Why we train

Because brain-fade happens.  Action pistol shooters jokingly refer to the timers we use as “brain cell destroyers”; the joke being when the buzzer goes off you forget your whole plan.  Stress is wicked difficult thing to manage, and taking classes that induce stress or competing in a simulated stress environment are ways to ameliorate that problem.

6 Comments

  1. If you can’t do it right ten times out of ten in practice, whatever mistake you made on the runs where you screwed it up in practice will be the same mistake you make when it counts.

  2. Stress! Yes this is why the US Army does so well at war because we practice CAIOS on a DAILY basis, i.e. ‘SNAFU’ BOHECA’ FUBAR’………..

  3. We call the timer the “nuralizer” That beep goes off and your brain falls out on the ground.

    On a slight tangent I just wrote something on teaching yourself to not hesitate to take action, titled “The old lady is just the training aid.” at my blog http://223fmj.blogspot.com it’s meant to be kind of funny, but came about after a discussion with friends about the “bystander effect” and why people hesitate to act.

  4. Oh yes, the timer.

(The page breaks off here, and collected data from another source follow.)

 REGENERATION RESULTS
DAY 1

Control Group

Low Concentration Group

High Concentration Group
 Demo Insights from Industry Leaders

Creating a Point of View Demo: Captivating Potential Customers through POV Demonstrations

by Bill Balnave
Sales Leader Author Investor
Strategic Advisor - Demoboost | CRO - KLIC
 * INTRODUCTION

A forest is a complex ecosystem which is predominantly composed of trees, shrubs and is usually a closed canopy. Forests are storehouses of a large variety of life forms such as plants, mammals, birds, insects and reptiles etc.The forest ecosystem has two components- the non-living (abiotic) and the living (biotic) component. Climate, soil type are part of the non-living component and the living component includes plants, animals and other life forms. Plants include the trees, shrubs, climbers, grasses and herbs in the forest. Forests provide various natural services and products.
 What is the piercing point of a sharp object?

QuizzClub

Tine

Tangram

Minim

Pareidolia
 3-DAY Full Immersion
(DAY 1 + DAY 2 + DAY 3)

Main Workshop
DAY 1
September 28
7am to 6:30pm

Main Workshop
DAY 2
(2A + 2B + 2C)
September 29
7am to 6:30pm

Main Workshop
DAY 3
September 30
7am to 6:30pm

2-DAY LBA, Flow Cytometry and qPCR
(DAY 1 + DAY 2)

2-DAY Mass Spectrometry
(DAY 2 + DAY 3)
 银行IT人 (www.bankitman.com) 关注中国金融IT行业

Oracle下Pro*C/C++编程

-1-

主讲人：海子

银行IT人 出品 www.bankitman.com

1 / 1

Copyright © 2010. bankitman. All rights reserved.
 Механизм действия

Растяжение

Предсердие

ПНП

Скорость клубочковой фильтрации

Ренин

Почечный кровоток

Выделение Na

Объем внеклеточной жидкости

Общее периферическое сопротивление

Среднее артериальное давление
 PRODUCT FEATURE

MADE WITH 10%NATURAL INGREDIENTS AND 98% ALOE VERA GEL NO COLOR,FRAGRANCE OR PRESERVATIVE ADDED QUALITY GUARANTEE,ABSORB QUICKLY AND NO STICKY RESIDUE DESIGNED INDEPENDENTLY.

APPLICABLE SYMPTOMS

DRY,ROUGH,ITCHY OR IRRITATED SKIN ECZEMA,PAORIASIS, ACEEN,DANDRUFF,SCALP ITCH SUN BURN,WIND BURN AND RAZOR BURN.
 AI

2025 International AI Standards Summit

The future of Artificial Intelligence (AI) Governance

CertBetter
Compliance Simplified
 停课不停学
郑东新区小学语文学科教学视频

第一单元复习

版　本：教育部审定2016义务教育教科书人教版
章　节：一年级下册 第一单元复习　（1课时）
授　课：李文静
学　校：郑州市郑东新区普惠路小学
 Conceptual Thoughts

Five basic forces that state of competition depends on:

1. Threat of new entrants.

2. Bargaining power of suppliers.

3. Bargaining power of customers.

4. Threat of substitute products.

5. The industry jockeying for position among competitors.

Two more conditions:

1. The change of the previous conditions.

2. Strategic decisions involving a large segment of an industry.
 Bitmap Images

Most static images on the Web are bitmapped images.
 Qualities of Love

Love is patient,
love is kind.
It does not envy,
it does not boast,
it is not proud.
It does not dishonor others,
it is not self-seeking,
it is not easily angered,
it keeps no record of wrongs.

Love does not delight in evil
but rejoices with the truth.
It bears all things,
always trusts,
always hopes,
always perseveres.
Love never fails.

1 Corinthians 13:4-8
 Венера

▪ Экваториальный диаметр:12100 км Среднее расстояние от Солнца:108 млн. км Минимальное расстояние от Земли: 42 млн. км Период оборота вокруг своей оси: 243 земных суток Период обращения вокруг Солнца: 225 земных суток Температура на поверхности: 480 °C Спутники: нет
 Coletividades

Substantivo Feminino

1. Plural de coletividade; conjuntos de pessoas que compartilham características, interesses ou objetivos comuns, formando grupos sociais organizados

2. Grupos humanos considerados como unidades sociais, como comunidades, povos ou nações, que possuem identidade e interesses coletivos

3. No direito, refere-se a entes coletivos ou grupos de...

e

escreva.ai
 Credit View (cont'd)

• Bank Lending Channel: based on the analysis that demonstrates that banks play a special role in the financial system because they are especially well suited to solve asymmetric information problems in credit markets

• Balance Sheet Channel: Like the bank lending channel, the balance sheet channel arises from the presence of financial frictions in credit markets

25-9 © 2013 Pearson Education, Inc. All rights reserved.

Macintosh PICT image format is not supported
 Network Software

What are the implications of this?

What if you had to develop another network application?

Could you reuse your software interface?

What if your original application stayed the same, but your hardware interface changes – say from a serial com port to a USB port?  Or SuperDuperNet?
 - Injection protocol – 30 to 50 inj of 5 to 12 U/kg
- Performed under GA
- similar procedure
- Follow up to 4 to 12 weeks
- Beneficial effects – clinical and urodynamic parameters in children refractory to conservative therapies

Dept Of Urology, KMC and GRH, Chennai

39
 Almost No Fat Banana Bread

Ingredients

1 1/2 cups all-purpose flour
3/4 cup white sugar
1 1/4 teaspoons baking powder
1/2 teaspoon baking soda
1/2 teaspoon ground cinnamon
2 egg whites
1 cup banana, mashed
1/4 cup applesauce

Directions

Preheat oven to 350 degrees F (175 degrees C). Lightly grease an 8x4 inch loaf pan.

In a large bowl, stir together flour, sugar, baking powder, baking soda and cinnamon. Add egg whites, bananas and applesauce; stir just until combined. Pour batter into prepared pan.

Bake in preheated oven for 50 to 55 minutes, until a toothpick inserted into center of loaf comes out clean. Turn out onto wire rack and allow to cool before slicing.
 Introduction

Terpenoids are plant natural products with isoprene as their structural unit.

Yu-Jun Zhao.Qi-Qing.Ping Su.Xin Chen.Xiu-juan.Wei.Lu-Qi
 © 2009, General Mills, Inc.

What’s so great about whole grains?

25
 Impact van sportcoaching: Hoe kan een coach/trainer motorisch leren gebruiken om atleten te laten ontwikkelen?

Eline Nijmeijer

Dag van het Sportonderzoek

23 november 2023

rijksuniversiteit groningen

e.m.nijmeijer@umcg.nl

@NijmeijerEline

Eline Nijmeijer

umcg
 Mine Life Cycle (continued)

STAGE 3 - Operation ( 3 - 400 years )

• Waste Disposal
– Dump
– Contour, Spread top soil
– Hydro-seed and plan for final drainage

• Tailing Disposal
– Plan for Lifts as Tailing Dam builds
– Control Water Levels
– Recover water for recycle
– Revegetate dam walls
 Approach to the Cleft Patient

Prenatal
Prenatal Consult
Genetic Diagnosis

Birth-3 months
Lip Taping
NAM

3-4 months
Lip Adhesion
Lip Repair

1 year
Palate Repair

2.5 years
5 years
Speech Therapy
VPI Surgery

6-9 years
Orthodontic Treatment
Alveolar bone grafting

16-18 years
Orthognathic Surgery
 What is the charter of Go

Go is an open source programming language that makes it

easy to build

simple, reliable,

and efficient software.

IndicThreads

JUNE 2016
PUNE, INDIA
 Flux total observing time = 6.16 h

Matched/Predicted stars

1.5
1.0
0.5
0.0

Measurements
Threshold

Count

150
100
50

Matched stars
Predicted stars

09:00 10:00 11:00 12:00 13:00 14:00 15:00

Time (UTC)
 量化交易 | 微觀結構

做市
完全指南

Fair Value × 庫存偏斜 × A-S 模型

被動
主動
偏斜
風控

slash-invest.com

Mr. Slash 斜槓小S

Many a time I’ve gone to the line all ready and everything planned out perfectly and when that buzzer goes off I realize my brain just went back to bed and pulled the covers over it’s head and put a Do Not Disturb sign on the door. Of course the more you want to do well on a certain stage or at a certain match, the worse the brain fade usually is.

  5. My last brain melt, I forgot how many shots per target on the last string of the first stage of the IDPA classifier. I gave the SO the deer in the headlights look, said “Gah, I hope this works!” and then put shots into the targets tactical sequence style for some reason.

  6. So right. David Blinder, at Personal Defense Training, http://www.personaldefensetraining.com/, offers a course he calls “The Test.” The Test is a set of scenarios David has set up with the help of “aggressors,” Students run with scenarios with simunitions.
    Your two-handed grip, perfect stance training time is of little use.
    In some scenarios, you don’t shoot at all–or at least you shouldn’t.

    It’s funny how your cool dissipates in seconds and flops around on the ground.

    David does these outside of Atlanta.
    Thanks, David, if you’re reading. Eye-opener course.